I wanted to find out what separated a Challenger player (which is the highest level possible) from any other player and I expected to find a distinct difference in win rate among these players, but to my surprise the overall average win rate of a challenger player does not differ much from a Grandmaster's or a master's.

In [7]:
win_rate = px.histogram(tft, x='regionName', y='winRate', color='tier', barmode='group', histfunc='avg')
win_rate.update_layout(title_text="Average Win Rate (%)", yaxis=dict(title='Average percentage (%)'), xaxis=dict(title='Region/Server'))
win_rate.show()

Does playing more games help me get there?¶

My next hypothesis was to try and figure out whether the number of games influenced how good a player was and although the average game count of Challenger players is higher than that of Grandmasters, there are still a substantial number of players that have the same number of games played, but the difference in points is very noticeable. In the scatter plot graph below there is a group of Challenger players that have somewhere between 200-400 matches played that also have a very high number of points putting them far above any other player with the same number of games that is not in the Challenger tier.

In [8]:
fig_matches = go.Figure()

fig_matches.add_trace(go.Box(
    x=tft[tft["tier"] == "MASTER"].gamesPlayed,
    name="Master",
    marker_color="#00cc96"
))
fig_matches.add_trace(go.Box(
    x=tft[tft["tier"] == "GRANDMASTER"].gamesPlayed,
    name="Grandmaster",
    marker_color="#ef553b"
))
fig_matches.add_trace(go.Box(
    x=tft[tft["tier"] == "CHALLENGER"].gamesPlayed,
    name="Challengers",
    marker_color="#636efa"
))

fig_matches.update_layout(
    title='More games != More points',
    xaxis=dict(title='Games played per player'),
    showlegend=False
)

games_points = px.scatter(tft, x="gamesPlayed", y="leaguePoints", color="tier")
games_points.update_layout(xaxis=dict(title='Games played per player'), yaxis=dict(title='Total points'))

fig_matches.show()
games_points.show()

Veteran and fresh player density areas¶

Below we can see 3 graphs that have some interesting information. The first of the scatter plot graphs shows the players that have managed to win 3+ games in a row. This information is particularly relevant for players with 0 League Points, it indicates that they have just recently gotten to master and established themselves among the top of the world. The second graph shows a group of players that have recently entered a given tier, which confirms what we had established with the previous graph and also that there is a strong competition inbetween tiers, although it is something to be expected due to the nature of the competition based off of points and percentage of players that are allowed at the top. In fact there is a strong density in the mid section of the graph, not to mention the top most value in this graph differs from that in the other graphs. The last of these graphs shows the number of players that have played for 100+ matches in the same tier, either establishing themselves as the top players (if they are in Challenger) or by proving they do not have what it takes to defeat their competition and go further (in case they are in Master tier).

In [9]:
hot_p = tft[tft["hotStreak"] == True]
fresh_p = tft[tft["freshBlood"] == True]
vet_p = tft[tft["veteran"] == True]

built_different_vet = px.scatter(vet_p, x="gamesPlayed", y="leaguePoints", color="tier")
built_different_vet.update_layout(title='Veteran Players (100+ games in the tier)', xaxis=dict(title="Games played"), yaxis=dict(title="League Points"))

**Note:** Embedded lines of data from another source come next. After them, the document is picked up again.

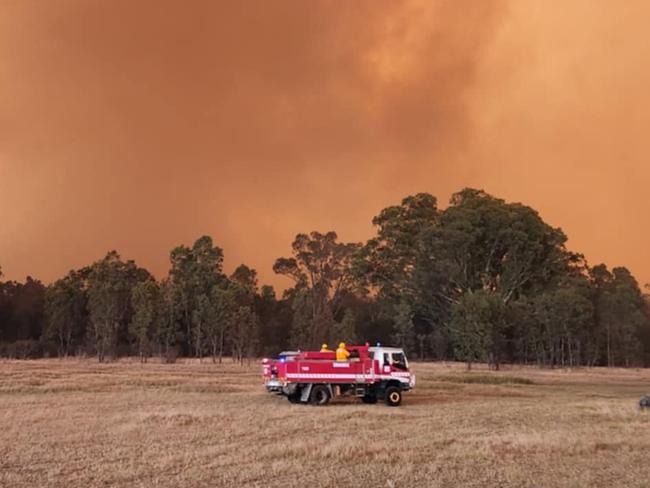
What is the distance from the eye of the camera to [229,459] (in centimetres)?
1516

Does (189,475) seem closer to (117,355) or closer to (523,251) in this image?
(523,251)

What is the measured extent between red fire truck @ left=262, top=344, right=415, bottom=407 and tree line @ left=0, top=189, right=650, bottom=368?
4002 cm

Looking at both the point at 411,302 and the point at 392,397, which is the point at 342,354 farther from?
the point at 411,302

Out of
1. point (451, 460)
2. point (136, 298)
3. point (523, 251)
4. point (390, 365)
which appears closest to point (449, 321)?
point (523, 251)

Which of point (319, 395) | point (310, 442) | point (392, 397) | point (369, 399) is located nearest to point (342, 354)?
point (319, 395)

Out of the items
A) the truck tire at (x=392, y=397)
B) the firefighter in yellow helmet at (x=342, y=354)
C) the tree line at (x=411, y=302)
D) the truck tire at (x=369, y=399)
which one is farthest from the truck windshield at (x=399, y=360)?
the tree line at (x=411, y=302)

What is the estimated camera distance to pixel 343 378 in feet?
98.1

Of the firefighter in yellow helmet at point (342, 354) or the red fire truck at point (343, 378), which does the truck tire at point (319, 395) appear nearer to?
the red fire truck at point (343, 378)

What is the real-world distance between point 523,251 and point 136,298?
49.2 meters

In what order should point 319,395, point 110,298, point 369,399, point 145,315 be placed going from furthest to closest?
point 110,298 → point 145,315 → point 369,399 → point 319,395

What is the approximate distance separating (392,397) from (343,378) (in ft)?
7.69

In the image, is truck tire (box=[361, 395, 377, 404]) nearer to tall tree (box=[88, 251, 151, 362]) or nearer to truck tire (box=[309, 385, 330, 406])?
truck tire (box=[309, 385, 330, 406])

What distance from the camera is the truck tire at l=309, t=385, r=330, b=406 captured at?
29.5 m

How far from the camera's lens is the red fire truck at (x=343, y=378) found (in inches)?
1167
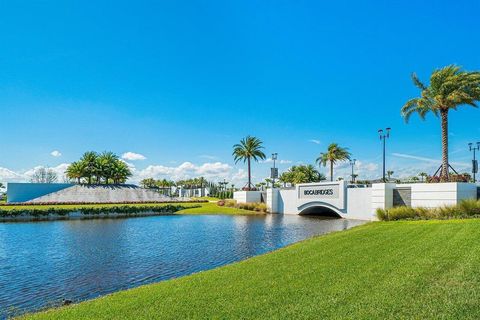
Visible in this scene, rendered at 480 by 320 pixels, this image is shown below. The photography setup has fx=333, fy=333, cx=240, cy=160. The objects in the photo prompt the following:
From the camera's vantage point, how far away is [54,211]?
39094 mm

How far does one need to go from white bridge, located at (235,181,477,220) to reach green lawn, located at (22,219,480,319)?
1583cm

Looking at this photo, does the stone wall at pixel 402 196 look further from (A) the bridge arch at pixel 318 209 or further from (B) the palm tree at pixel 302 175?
(B) the palm tree at pixel 302 175

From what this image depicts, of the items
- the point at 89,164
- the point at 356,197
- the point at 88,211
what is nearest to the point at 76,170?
the point at 89,164

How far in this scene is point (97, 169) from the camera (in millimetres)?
78688

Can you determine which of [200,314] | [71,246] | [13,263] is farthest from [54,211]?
[200,314]

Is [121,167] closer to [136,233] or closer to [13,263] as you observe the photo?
[136,233]

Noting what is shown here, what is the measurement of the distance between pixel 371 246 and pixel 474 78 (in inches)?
816

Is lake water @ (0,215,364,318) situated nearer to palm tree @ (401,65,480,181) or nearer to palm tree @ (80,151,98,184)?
palm tree @ (401,65,480,181)

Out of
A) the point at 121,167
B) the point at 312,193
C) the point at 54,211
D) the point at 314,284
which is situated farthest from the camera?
the point at 121,167

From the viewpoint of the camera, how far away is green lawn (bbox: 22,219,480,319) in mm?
6352

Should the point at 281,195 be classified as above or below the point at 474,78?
below

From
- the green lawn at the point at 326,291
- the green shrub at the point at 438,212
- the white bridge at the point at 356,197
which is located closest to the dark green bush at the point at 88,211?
the white bridge at the point at 356,197

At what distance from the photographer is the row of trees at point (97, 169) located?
77.1 m

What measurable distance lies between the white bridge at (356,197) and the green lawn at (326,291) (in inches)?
623
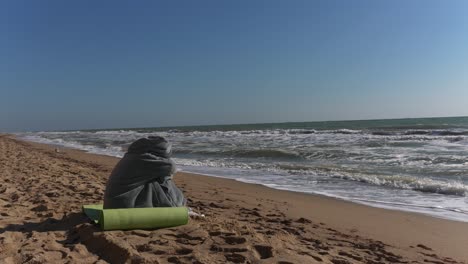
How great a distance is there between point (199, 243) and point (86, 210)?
1.62m

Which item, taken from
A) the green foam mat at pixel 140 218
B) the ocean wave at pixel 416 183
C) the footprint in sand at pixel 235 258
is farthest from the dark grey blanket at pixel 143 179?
the ocean wave at pixel 416 183

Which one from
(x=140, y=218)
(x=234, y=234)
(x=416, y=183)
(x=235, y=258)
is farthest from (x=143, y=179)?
(x=416, y=183)

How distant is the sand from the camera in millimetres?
3479

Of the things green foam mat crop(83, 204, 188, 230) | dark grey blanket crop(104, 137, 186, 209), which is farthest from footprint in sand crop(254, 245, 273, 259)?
dark grey blanket crop(104, 137, 186, 209)

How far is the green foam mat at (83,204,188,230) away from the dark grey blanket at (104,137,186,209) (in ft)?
0.80

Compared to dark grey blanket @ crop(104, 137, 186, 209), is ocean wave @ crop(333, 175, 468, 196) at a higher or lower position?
lower

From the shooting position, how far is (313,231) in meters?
4.84

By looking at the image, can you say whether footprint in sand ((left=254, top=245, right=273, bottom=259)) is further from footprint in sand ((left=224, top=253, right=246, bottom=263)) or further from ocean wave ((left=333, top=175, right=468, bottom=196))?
ocean wave ((left=333, top=175, right=468, bottom=196))

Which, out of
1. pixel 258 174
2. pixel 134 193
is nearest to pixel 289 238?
pixel 134 193

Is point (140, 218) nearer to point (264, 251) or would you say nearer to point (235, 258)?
point (235, 258)

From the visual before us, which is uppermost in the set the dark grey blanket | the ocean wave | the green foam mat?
the dark grey blanket

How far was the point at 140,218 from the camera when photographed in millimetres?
4109

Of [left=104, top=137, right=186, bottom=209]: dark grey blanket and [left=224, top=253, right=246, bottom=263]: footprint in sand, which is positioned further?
[left=104, top=137, right=186, bottom=209]: dark grey blanket

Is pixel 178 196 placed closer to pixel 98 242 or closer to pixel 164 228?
pixel 164 228
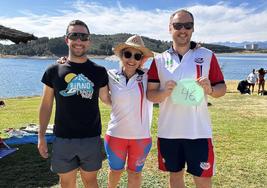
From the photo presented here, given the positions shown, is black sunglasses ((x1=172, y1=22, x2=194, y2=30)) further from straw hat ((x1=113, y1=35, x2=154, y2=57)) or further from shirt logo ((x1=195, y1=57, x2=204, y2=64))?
straw hat ((x1=113, y1=35, x2=154, y2=57))

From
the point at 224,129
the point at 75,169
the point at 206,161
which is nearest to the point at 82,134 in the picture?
the point at 75,169

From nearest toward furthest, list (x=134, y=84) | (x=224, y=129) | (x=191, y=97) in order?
(x=191, y=97) < (x=134, y=84) < (x=224, y=129)

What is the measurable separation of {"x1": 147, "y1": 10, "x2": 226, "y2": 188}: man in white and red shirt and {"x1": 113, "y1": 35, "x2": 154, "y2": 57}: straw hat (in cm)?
27

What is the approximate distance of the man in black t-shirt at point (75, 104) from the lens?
3.82 m

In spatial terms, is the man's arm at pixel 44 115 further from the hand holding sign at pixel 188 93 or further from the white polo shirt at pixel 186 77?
the hand holding sign at pixel 188 93

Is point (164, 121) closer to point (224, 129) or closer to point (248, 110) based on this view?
point (224, 129)

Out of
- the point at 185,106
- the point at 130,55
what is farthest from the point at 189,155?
the point at 130,55

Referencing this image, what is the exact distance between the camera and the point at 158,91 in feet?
13.0

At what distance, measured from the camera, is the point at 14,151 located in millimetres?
7461

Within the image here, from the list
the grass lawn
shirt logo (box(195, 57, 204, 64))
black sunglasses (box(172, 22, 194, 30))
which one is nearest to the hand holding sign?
shirt logo (box(195, 57, 204, 64))

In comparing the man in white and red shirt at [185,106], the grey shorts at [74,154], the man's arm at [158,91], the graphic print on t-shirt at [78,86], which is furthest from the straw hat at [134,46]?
the grey shorts at [74,154]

built_different_fresh = px.scatter(fresh_p, x="gamesPlayed", y="leaguePoints", color="tier")
built_different_fresh.update_layout(title='Fresh Players', xaxis=dict(title="Games played"), yaxis=dict(title="League Points"))

built_different_hot = px.scatter(hot_p, x="gamesPlayed", y="leaguePoints", color="tier")
built_different_hot.update_layout(title='Hot Streaking Players', xaxis=dict(title="Games played"), yaxis=dict(title="League Points"))

built_different_hot.show()
built_different_fresh.show()
built_different_vet.show()

Top players are far above mid level players¶

Although the win rate difference among the top 3 tiers is not much, it is vastly different from that of a mid level player, according to a tracking website (https://lolchess.gg/leaderboards?mode=ranked®ion=global) I would be among the top 25% players in the world, but below you will see there is a vast difference between my win rate and that of a top player, the impact is stark, when we consider that the points I would require to get to Masters is 800 and there are plenty of Master players that are that number of points below a Challenger player without necessarily having this wide of a gap in win rate.

In [10]:
daniel = ['Daniel', 'Platinum', 'Me', -800, 11, 158, False, False, False, False, 169, 6.5]
tft_daniel = tft
if not 'Daniel' in set(tft_daniel['summonerName']):
    tft_daniel.loc[len(tft_daniel)] = daniel
In [11]:
daniel_win_rate = px.histogram(tft_daniel, x='regionName', y='winRate', histfunc='avg')
daniel_win_rate.update_layout(xaxis=dict(title='regions + me'), yaxis=dict(title='Average win rate (%)'))
daniel_win_rate.show()